* _WHAT NEEDS TO BE DONE_:
Write out the records in full, exactly as given, but without the images.

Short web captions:
Segment Open

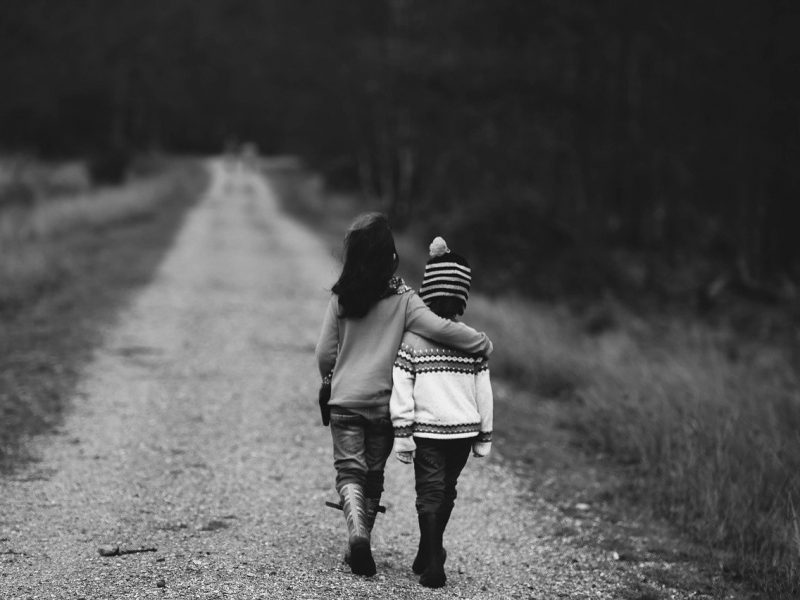 A black and white photograph of two children walking on an empty road. One child's hand is on the shoulders of the other child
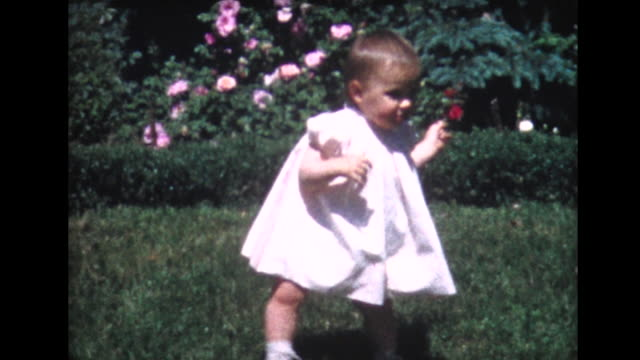 1958 one year old girl takes faltering steps in garden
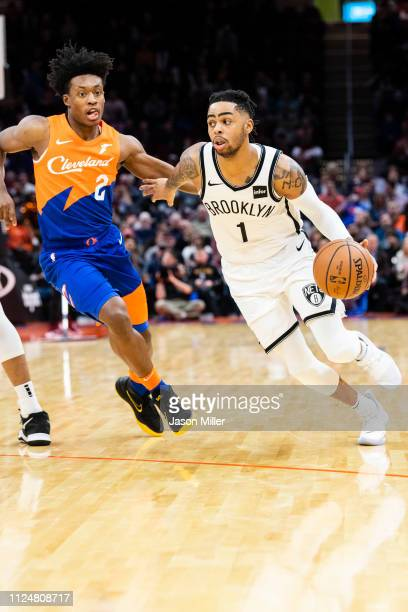 Collin Sexton of the Cleveland Cavaliers tries to guard D'Angelo Russell of the Brooklyn Nets during the second half at Quicken Loans Arena on...
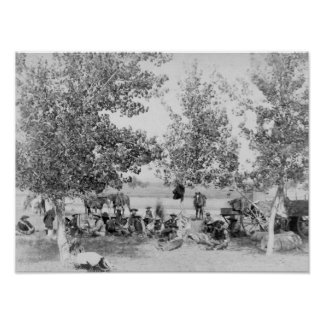 Cowboys Eating Dinner on Ground Under Trees Poster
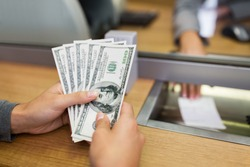 people, withdrawal, saving and finance concept - customer hands with cash money at bank office or currency exchanger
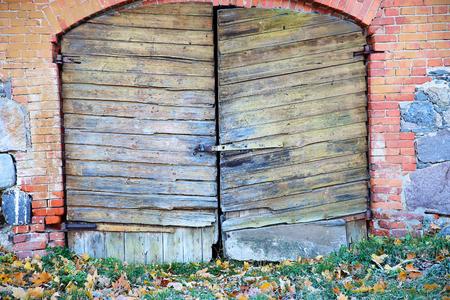 ghost rock: Old cracked door of brick building with lock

Segment Closed

* _EXPECTED ANSWER_:
 A black and white photograph of two children walking on an empty road. One child's hand is on the shoulders of the other child
 1958 one year old girl takes faltering steps in garden
 Collin Sexton of the Cleveland Cavaliers tries to guard D'Angelo Russell of the Brooklyn Nets during the second half at Quicken Loans Arena on...
 Cowboys Eating Dinner on Ground Under Trees Poster
 people, withdrawal, saving and finance concept - customer hands with cash money at bank office or currency exchanger
 ghost rock: Old cracked door of brick building with lock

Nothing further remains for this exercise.